The learning atmosphere that school staffs have labored so long and hard to create is destroyed at least for a few days, and perhaps much longer. You can forget about anyone concentrating on classes for the rest of that afternoon. You can count on a few dozen nightmares that night. You can count on having parents and children who will think that maybe they will skip school until things are under control.
You can count on the need for counselors at that school for students who need to talk about it. And you can count on a lot of brainpower and energy being spent not on learning, but in countless meetings on what to do to make the school more secure.
Now, the Los Angeles Unified School District and the school board have an idea. They are thinking about giving students a modest monetary reward of $25 to $75 for coming forward and reporting gun and drug-toting peers soon enough to avoid such tragedies. What, we ask, is so wrong with that idea? Not much.
The problems of guns and knives in school districts around the region are vast, and certainly not confined to crime-ridden and gang-scarred neighborhoods. Last school year, for example, folks were applauding a decline in the number of LAUSD students who had been recommended for expulsion for bringing guns and knives to school. The figure had dropped to 800 incidents. Well, big deal. That’s still 13% higher than it was in the 1986-87 school year. And those are just the guns and knives that were discovered. How many more might there be?

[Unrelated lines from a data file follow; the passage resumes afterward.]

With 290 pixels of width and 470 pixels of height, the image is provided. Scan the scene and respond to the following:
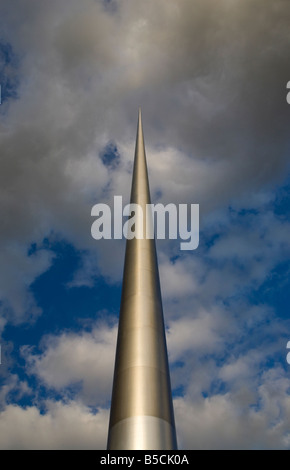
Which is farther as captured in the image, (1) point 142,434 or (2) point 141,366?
(2) point 141,366

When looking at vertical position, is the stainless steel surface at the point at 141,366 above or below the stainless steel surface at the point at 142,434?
above

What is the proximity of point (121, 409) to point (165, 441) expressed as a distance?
9.55 ft

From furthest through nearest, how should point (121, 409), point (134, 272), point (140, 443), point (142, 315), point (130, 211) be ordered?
point (130, 211) → point (134, 272) → point (142, 315) → point (121, 409) → point (140, 443)

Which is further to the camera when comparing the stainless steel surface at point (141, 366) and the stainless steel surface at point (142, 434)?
the stainless steel surface at point (141, 366)

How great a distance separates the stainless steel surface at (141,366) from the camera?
23391mm

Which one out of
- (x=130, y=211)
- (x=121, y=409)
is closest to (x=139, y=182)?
(x=130, y=211)

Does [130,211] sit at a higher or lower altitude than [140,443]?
higher

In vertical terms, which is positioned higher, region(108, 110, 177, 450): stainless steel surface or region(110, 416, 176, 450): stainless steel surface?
region(108, 110, 177, 450): stainless steel surface

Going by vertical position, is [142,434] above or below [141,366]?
below

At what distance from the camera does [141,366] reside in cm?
2589

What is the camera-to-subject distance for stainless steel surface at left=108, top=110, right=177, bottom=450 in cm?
2339

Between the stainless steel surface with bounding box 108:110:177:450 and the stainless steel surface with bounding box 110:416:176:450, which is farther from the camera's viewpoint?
the stainless steel surface with bounding box 108:110:177:450
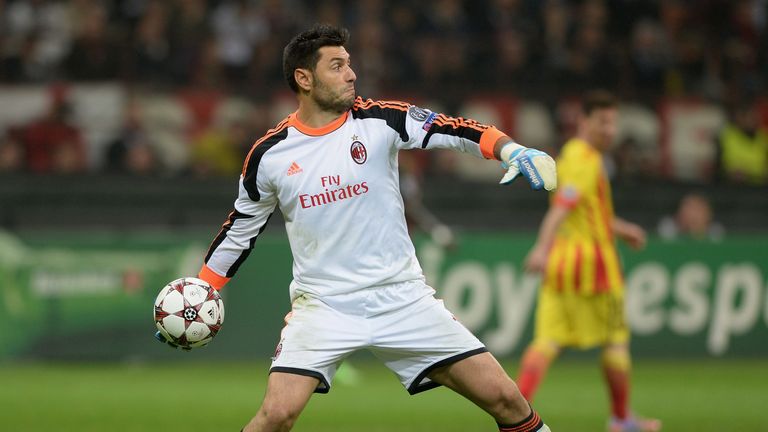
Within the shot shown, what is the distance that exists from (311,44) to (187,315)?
1.43 metres

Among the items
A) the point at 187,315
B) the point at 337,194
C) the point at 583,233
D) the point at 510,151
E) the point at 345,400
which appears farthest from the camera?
the point at 345,400

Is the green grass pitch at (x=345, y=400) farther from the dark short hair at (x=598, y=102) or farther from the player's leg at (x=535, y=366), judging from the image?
the dark short hair at (x=598, y=102)

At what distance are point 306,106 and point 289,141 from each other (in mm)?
→ 210

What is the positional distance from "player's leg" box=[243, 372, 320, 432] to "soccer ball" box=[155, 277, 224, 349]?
509mm

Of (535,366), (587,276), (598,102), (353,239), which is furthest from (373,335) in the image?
(598,102)

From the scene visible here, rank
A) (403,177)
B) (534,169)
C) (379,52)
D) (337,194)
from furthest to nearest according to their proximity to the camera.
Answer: (379,52) < (403,177) < (337,194) < (534,169)

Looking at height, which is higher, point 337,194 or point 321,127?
point 321,127

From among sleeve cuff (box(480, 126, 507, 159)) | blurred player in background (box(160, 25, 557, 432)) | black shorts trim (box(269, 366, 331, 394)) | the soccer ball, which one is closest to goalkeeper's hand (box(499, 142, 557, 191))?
sleeve cuff (box(480, 126, 507, 159))

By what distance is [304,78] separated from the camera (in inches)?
238

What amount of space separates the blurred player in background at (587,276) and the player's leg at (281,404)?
3.37m

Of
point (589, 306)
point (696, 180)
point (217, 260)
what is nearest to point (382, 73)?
point (696, 180)

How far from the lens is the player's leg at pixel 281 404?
565 cm

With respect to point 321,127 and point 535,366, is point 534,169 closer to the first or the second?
point 321,127

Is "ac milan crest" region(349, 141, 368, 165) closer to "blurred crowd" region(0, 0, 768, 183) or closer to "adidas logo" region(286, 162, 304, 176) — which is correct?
"adidas logo" region(286, 162, 304, 176)
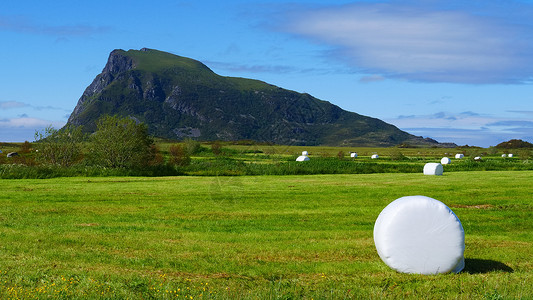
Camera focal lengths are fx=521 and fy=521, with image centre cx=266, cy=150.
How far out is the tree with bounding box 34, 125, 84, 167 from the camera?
60166 mm

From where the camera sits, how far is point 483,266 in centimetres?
1474

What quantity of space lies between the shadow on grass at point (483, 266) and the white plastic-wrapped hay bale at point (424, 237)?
0.91 metres

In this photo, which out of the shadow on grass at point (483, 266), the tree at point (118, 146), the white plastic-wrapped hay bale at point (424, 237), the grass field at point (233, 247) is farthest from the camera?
the tree at point (118, 146)

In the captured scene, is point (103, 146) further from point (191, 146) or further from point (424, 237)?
point (424, 237)

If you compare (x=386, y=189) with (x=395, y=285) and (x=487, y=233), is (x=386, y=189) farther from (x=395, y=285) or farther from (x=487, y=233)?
(x=395, y=285)

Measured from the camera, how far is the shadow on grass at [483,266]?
14.3 m

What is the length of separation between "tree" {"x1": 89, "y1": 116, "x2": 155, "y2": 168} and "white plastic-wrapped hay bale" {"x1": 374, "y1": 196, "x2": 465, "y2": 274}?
45.9 meters

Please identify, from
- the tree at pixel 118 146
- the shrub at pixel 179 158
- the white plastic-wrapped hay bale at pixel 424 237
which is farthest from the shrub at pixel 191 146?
the white plastic-wrapped hay bale at pixel 424 237

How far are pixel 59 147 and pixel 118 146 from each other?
9.01 meters

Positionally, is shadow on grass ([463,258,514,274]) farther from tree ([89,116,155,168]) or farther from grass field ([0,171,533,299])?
tree ([89,116,155,168])

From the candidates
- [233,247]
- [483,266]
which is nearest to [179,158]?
[233,247]

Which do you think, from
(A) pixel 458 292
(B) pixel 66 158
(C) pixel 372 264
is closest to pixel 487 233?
(C) pixel 372 264

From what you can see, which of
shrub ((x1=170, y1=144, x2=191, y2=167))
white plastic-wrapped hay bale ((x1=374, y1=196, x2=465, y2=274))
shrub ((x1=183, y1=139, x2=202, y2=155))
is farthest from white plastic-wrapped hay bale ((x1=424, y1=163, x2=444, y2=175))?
shrub ((x1=183, y1=139, x2=202, y2=155))

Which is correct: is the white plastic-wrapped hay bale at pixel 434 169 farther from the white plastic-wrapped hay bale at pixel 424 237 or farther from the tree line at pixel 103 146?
the white plastic-wrapped hay bale at pixel 424 237
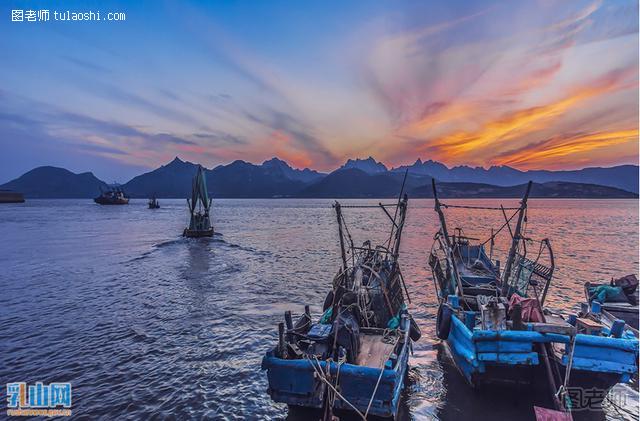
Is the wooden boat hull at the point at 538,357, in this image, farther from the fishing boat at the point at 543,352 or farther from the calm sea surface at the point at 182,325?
the calm sea surface at the point at 182,325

For that answer, consider that so-called law-and-order town, Simi Valley. In a report this year that revealed a surprising problem, nearly 10% of 5,000 students surveyed there said they had seen a gun on campus in the last month. About 5% said they had been threatened with a gun, and 5% of the teachers said they had been threatened as well. This is an immense problem.
But we are hearing from all manner of so-called experts who are throwing cold water on the idea of a small reward for students who report such incidents. They ought to stop wasting our time.
They have labeled rewards as a competition between safe schools and the development of civic responsibilities. Huh? Others say we should be teaching responsibility. Granted, so go ahead and teach it. Still others say it will be detrimental to overall character development. They must be kidding. And one brilliant Yale professor called it “being a snitch who gets paid money to inform.”
Please.
Do we think so little of our teen-agers that we believe that they can be irreparably corrupted for less than the cost of a pair of Nikes?
And any reference to these students as snitches, stool pigeons, rats or informants merely feeds into the problem that we are all trying to solve, which is to get more students to come forward.
Any child who reports the peer who has a gun, or reports someone who is extorting money, or reports someone who is selling drugs can be described in one word. He or she is a hero, purely and simply. It is our desire to protect such children from retaliation that prevents us from granting them a more proper public recognition. So, a small reward can be one way of showing them that they are worthy of a palpable form of gratitude for their deeds.
Perhaps less time should be spent on overblown moral debates. It would be better spent on figuring out the safest and most effective way to implement the reward plan.